Given equation is \(\left(x^2+y^2+2 x\right) d x+2 y d y=0\) ……………………..(1)
Where \(\mathrm{M}=x^2+y^2+2 x, \mathrm{~N}=2 y \Rightarrow \frac{\partial \mathrm{M}}{\partial y}=2 y, \frac{\partial \mathrm{N}}{\partial x}=0\)
Since \(\frac{\partial \mathrm{M}}{\partial y} \neq \frac{\partial \mathrm{N}}{\partial x}\), (1) is not an exact equation.

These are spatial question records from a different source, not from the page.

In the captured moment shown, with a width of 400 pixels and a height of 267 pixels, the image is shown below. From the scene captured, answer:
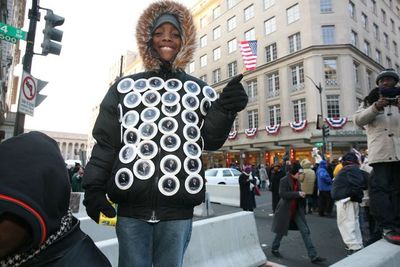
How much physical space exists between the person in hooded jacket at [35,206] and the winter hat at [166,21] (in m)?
1.30

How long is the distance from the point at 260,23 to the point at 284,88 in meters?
8.70

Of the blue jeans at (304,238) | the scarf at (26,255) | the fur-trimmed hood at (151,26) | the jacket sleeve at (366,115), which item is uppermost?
the fur-trimmed hood at (151,26)

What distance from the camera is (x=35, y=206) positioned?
2.87ft

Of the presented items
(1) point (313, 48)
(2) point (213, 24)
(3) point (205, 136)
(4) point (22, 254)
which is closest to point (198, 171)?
(3) point (205, 136)

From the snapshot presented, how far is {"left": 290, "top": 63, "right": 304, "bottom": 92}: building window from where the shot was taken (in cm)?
3130

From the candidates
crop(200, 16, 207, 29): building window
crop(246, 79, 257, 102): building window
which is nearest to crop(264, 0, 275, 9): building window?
crop(246, 79, 257, 102): building window

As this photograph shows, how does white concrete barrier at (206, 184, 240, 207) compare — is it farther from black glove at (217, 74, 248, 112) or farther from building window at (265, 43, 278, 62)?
building window at (265, 43, 278, 62)

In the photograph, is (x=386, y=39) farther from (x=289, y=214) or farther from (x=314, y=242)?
(x=289, y=214)

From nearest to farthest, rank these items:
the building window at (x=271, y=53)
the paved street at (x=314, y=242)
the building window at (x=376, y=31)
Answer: the paved street at (x=314, y=242) → the building window at (x=271, y=53) → the building window at (x=376, y=31)

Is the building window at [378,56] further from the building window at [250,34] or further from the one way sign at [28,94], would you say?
the one way sign at [28,94]

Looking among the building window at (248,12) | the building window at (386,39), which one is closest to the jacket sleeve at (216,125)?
the building window at (248,12)

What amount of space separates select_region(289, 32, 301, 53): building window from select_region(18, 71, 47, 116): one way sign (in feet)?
96.0

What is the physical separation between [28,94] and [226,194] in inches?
394

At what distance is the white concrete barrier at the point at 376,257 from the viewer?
253 centimetres
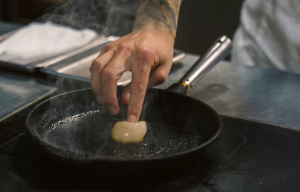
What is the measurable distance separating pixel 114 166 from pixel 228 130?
43 centimetres

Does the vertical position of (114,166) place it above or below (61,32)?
above

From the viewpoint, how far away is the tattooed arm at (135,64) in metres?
0.85

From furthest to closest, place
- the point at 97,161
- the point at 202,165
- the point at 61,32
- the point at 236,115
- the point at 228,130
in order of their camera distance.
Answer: the point at 61,32, the point at 236,115, the point at 228,130, the point at 202,165, the point at 97,161

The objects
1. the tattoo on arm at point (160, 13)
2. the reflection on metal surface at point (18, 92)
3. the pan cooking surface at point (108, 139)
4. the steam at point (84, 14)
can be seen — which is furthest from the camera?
the steam at point (84, 14)

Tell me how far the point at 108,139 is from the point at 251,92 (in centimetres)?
65

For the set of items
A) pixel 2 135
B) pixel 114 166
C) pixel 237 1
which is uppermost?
pixel 114 166

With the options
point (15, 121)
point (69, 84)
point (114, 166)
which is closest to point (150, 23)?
point (69, 84)

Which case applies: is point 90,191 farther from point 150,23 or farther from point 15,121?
point 150,23

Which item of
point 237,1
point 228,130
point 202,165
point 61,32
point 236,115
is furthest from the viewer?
point 237,1

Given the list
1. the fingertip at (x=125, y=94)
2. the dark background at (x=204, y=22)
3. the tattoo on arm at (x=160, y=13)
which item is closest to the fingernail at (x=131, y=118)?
the fingertip at (x=125, y=94)

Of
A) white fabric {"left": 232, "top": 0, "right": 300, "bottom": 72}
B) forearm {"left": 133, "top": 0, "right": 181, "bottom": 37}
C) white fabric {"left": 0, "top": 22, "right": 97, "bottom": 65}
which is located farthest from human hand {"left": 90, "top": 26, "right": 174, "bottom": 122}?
white fabric {"left": 232, "top": 0, "right": 300, "bottom": 72}

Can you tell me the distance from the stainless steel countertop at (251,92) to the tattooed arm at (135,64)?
0.26 m

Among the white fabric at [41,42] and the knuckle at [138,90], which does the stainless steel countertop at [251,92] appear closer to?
the knuckle at [138,90]

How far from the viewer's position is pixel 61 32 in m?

Also \(\frac{1}{\mathrm{~N}}\left(\frac{\partial \mathrm{M}}{\partial y}-\frac{\partial \mathrm{N}}{\partial x}\right)=\frac{1}{2 y}(2 y-0)=\frac{1}{2 y}(2 y)=1\) = real number
∴ I.F \(=\exp \left[\int f(x) d x\right]=\exp \left(\int 1 d x\right)=e^x\)
Multiplying(1)by \(e^x \Rightarrow\left(x^2+y^2+2 x\right) e^x d x+2 y e^x d y=0\) …………………(2)
Now (2) is an exact equation (verify) where \(\mathrm{M}_1=\left(x^2+y^2+2 x\right) e^x \text { and } \mathrm{N}_1=2 y e^x\)
∴ G.S. of (2) is \(\int^x\left(x^2+y^2+2 x\right) e^x d x+\int 0 d y=c\) (∵ no term in \(\mathrm{N}_1\) not containing x )
⇒ \(\int x^2 e^x d x+y^2 \int e^x d x+2 \int x e^x d x=c\)
⇒ \(x^2 e^x-\int 2 x e^x d x+y^2 e^x+\int 2 x e^x d x=c \Rightarrow\left(x^2+y^2\right) e^x=c\)
Note. (2) can also be solved by the rearrangement of terms.
(2) \(\Rightarrow\left(x^2+y^2\right) e^x d x+2 e^x(x d x+y d y)=0\)
⇒ \(d\left[\left(x^2+y^2\right) e^x\right]=0 \Rightarrow \int d\left[\left(x^2+y^2\right) e^x\right]=c \Rightarrow\left(x^2+y^2\right) e^x=c\)
Homogeneous Equations Solved Problems Exercise 2.4
Example.3. Solve \(2 x y d y-\left(x^2+y^2+1\right) d x=0\)
Solution.
Given equation is \(2 x y d y-\left(x^2+y^2+1\right) d x=0\) …………………….(1)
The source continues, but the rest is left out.